Opened 4 years ago
Last modified 3 years ago
#9285 open defect
Excessive GPU memory usage with nvdec hwaccel
Reported by: | Ridley Combs | Owned by: | Timo R. |
---|---|---|---|
Priority: | normal | Component: | avcodec |
Version: | unspecified | Keywords: | nvdec nvidia |
Cc: | Blocked By: | ||
Blocking: | Reproduced by developer: | yes | |
Analyzed by developer: | yes |
Description
When decoding video using the CUDA hwaccel, ff_nvdec_decode_init()
sets both ulNumDecodeSurfaces
and ulNumOutputSurfaces
to frames_ctx->initial_pool_size
, which in turn is set by ff_nvdec_decode_init
to dpb_size + 2
, which in turn has 3 added by ff_decode_get_hw_frames_ctx()
and extra_hw_frames
+ thread_count
added by avcodec_get_hw_frames_parameters
.
This is excessive.
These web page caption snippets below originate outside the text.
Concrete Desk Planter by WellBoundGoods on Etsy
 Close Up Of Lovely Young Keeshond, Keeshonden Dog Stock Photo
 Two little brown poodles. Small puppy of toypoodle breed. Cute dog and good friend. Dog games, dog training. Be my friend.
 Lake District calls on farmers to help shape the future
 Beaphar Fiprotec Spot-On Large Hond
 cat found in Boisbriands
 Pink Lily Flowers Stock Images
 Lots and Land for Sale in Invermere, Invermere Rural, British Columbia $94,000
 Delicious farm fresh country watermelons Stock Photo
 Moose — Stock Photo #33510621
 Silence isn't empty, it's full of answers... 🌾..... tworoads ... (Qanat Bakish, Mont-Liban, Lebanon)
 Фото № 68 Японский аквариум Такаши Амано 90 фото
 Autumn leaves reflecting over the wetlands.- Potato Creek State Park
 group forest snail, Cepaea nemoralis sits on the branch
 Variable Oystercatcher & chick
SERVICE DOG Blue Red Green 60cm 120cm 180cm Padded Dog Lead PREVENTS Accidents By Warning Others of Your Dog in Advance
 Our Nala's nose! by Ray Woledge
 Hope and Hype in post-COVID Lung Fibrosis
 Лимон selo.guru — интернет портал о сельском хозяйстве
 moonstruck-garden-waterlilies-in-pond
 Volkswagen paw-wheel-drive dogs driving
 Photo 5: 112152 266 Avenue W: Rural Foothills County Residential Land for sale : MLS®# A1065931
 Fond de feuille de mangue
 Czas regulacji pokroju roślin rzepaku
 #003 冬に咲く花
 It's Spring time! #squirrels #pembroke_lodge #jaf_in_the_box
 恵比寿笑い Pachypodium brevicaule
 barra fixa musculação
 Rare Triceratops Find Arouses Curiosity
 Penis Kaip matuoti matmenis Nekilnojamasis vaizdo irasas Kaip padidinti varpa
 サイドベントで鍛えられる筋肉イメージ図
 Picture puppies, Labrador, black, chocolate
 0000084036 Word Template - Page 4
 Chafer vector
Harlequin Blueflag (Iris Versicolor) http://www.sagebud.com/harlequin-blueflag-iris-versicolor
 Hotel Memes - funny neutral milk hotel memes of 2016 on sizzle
Only ulNumDecodeSurfaces
needs additional frames based on thread count (the output surfaces are only used in nvdec_retrieve_data
, which runs on the consumer's single thread), while only ulNumOutputSurfaces
needs the 3 additional output frames from ff_decode_get_hw_frames_ctx()
or the ones from extra_hw_frames
(the decode surfaces are never exposed to the consumer).
I'm not sure what the best way to handle this is. Maybe nvdec should ignore what the generic code sets initial_pool_size
to altogether and instead calculate its buffer counts internally, duplicating the generic code's behavior only where appropriate? The initial_pool_size
value seems to be designed for systems where the decoder's internal buffered frames are returned directly to the user, but that's not the case here.
Additionally, it doesn't seem like multithreading in CUDA actually serves any purpose; I see no performance gain when using multiple threads vs 1. Is it useful with any hardware decoder? Should we be defaulting multithreading off when using a hwaccel, or forcing it off unless the hwaccel fails and software fallback occurs? This can result in some pretty hefty memory usage for no reason by default on many-core machines.
Can you comment?